# taz.de -- Streit der Woche: Der Islam und der Westen
       
       > Meinungsfreiheit gegen das Bewahren des öffentlichen Friedens: Sind
       > Mohammed-Karikaturen Ausdruck westlicher Arroganz?
       
 (IMG) Bild: Ist das lustig? Die umstrittene Ausgabe der französischen Satire-Zeitung „Charlie Hebdo“.
       
       Papier und Stift können ganz harmlos sein. Sie können aber auch Leben
       kosten. Während hunderttausende Menschen weltweit gegen das in den USA
       produzierte Schmäh-Video über den Islam protestieren, hat das Terrornetz
       al-Qaida dazu aufgerufen, US-Botschaften zu stürmen. Der Chefredakteur des
       französischen Satireblatts Charlie Hebdo fasst hingegen einen gewagten
       Entschluss.
       
       Inmitten der Unruhen, bei denen bereits Menschen starben, publizierte er am
       vergangenen Mittwoch Karikaturen von Mohammed, die ihn nackt oder als
       Unruhestifter zeigen.
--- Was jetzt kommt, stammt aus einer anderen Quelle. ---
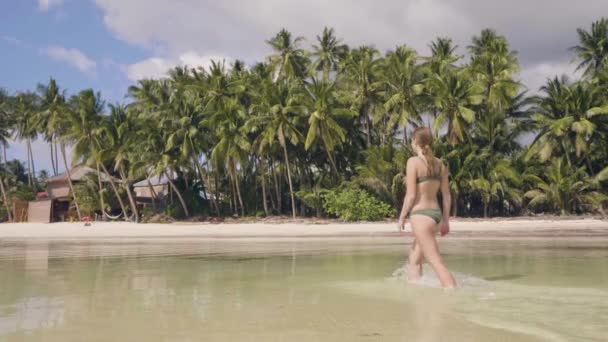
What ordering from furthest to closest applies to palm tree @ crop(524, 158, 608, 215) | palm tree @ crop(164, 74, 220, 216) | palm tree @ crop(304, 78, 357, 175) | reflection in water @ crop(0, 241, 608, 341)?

Aus Angst vor möglichen Anschlägen, schloss die
       französische Regierung vorsorglich zahlreiche französische Institute
       weltweit. Polizisten sicherten die Büros des Satireblatts. Chefredakteur
       Charbonnier steht unter Polizeischutz. Die Diskussion um die Zulässigkeit
       dieser Karikaturen kocht hoch.
       
       Außenminister Guido Westerwelle (FDP) wandte sich gegen die
       Veröffentlichung von Mohammed-Karikaturen in europäischen
       Satirezeitschriften. Zur Freiheit gehöre immer auch Verantwortung, sagt
       Westerwelle. „Manchmal lautet die Frage nicht, ob man etwas tun darf.
       Sondern ob man etwas tun sollte.“
       
       Chefredakteur Stéphane Charbonnier verteidigt die Abdrucke der Karikaturen.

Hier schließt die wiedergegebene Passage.